Similarly, all AC models yielded average performance surpassing 0.5.
Notably, the newest model (iML1515) demonstrated the highest
performance in both the DC and AC models. Turning to S. cerevisiae,
illustrated in Fig. [124]5B, the earliest model iND750 exhibited the
highest average performance in both DC and AC models. The newest model
also displayed a notably high average performance. In contrast, the
performance for using iMM904 was inferior to that of iND750 and Yeast
8.70 in both the DC and AC models.
Considering our method's capacity to predict flux in incomplete models,
it demonstrates effective performance in predicting metabolic fluxes
within such contexts. While there may be instances of less accurate
results, a predictive performance greater than 0.5 indicates a moderate
level of correlation between predicted fluxes and measure fluxes. As
shown in the results above, the DC model consistently outperforms the
AC model. Therefore, in the subsequent sections, we refine our study by
narrowing our focus to the DC model exclusively, and no longer consider
both the DC and AC models.
Flexibility of reaction fluxes in subsystems
The integration of condition-specific experimental data into the
metabolic system’s constraints leads to a reduction in the solution
space and range of reaction fluxes. The flexibility of a reaction is
the difference between maximum flux and minimum flux of that reaction
as mentioned in the method section. The outcomes of detailing the
flexibility of reaction fluxes within each subsystem of E. coli and S.

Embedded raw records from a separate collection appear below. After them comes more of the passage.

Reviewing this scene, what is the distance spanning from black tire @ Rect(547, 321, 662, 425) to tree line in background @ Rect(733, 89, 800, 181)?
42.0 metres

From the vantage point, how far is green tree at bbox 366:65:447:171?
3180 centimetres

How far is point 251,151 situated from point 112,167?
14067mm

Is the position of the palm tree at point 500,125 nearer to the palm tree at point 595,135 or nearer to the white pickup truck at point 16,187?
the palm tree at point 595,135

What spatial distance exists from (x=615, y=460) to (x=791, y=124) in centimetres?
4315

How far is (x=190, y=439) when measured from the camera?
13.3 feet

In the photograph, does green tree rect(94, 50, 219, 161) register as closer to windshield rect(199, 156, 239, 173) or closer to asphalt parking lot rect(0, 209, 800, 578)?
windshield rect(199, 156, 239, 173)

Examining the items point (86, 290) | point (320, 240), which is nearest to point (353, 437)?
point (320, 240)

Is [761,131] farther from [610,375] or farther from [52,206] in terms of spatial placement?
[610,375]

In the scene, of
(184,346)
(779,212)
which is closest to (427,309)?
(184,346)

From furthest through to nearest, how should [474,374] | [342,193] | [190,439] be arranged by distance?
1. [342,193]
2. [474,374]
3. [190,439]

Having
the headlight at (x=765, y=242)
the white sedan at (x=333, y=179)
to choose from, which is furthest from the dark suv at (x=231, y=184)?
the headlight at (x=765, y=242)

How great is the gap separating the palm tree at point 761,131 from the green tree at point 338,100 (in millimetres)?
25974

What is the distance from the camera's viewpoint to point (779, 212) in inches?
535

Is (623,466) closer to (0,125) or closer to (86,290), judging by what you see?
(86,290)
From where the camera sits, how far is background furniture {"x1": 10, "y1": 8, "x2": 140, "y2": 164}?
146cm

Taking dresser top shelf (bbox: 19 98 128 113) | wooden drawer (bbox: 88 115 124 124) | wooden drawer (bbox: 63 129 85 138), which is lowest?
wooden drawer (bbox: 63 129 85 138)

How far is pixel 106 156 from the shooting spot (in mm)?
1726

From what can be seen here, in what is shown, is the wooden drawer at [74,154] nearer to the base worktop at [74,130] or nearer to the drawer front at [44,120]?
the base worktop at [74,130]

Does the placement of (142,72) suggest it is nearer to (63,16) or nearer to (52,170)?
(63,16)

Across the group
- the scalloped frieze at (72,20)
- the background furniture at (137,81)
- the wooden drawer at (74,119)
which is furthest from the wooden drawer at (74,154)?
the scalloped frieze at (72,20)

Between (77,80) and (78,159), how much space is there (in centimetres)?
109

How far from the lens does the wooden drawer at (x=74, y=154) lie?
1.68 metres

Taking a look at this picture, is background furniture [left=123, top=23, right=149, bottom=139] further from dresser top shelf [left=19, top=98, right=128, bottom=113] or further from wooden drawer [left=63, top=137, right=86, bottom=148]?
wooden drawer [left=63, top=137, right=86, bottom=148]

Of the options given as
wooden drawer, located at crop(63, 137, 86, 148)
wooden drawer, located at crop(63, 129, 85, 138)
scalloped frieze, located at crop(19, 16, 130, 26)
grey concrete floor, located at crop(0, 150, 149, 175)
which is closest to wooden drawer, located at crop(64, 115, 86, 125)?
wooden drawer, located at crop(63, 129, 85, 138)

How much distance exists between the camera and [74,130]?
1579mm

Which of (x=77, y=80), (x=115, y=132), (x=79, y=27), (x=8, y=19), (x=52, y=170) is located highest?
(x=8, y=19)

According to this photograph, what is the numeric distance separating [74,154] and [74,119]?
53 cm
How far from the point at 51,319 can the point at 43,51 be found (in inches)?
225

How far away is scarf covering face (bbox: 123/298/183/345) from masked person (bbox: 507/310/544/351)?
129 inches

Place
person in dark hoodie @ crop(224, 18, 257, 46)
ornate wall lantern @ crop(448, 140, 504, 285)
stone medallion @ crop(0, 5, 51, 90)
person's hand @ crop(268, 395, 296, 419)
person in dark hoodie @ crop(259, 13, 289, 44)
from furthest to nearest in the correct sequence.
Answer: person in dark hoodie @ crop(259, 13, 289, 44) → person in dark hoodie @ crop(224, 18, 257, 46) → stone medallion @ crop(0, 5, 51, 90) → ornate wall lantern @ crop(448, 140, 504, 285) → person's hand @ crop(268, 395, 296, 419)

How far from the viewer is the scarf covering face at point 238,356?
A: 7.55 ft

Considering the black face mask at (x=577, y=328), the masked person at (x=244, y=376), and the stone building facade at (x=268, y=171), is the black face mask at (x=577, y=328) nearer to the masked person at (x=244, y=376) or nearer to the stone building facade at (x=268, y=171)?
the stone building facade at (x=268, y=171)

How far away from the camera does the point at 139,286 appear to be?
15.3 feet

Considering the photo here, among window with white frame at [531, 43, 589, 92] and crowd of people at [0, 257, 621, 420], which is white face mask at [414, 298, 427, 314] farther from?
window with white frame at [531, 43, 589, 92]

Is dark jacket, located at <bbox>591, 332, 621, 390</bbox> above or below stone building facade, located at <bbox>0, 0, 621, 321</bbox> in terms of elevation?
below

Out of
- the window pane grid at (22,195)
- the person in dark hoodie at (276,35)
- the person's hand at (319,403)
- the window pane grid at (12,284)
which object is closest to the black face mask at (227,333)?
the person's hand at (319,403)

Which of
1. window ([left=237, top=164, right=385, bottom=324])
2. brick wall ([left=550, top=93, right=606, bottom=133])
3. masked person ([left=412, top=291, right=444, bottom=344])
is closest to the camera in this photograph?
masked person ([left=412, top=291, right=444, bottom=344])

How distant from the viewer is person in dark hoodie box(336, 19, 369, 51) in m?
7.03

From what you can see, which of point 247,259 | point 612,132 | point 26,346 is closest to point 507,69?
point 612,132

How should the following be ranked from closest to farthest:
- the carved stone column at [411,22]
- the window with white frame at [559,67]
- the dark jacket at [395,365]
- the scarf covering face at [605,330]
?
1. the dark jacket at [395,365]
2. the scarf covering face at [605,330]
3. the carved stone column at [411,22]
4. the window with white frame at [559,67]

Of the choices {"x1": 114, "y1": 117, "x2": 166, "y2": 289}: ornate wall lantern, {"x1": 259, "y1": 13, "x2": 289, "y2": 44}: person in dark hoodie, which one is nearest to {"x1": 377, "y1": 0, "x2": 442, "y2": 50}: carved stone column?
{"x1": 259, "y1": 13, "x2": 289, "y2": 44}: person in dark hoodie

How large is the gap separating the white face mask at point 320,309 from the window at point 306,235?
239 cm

cerevisiae can be found in Figs. [125]6 and [126]7. These figures
depict heatmaps showcasing the average difference between potential
maximum and minimum reaction fluxes for each reaction within a
subsystem, normalized to a range of [0,1]. Higher values indicate
significant variability in flux through a subsystem while still
maintaining a defined value of the objective function in the first
stage programming. The findings reveal that the flux flexibility
remains consistent with the model that does not consider a gene
co-expression network. This suggests that our model can adapt to
various scenarios of flux availability and uphold the flux overflows
seen in the original model. In essence, incorporating co-expression
information, our model offers more precise relative flux values
compared to using a single condition.
Fig. 6.
[127]Fig. 6
[128]Open in a new tab
The heatmap shows average of flexibility of reaction fluxes within
various subsystems under eight distinct conditions. These conditions
encompass wild-type E. coli growth rates at 0.2 (as reference (RF)),
0.5 (WT0.5), and 0.7 (WT0.7) per hour as well as specific gene
deletions (of genes pgm, pgi, gapc, zwf, and rpe)
Fig. 7.
[129]Fig. 7
[130]Open in a new tab
The heatmap shows average of flexibility of reaction within various
subsystems under four distinct conditions. These conditions correspond
to different concentrations of acetoin in S. cerevisiae; specifically,
at 0 mM (as reference (RF)), 100 mM, 200 mM, and 300 mM
Our method establishes flexible fluxes guided by gene expression
values. Despite multiple solutions yielding the same optimal objective
value, the flux range remains constrained by gene expression data,
ensuring quality solutions. The flexibility level is particularly
pronounced in wildtype conditions at a growth rate of 0.7 per hour for
E. coli and at an acetoin concentration of 300 mM for S. cerevisiae.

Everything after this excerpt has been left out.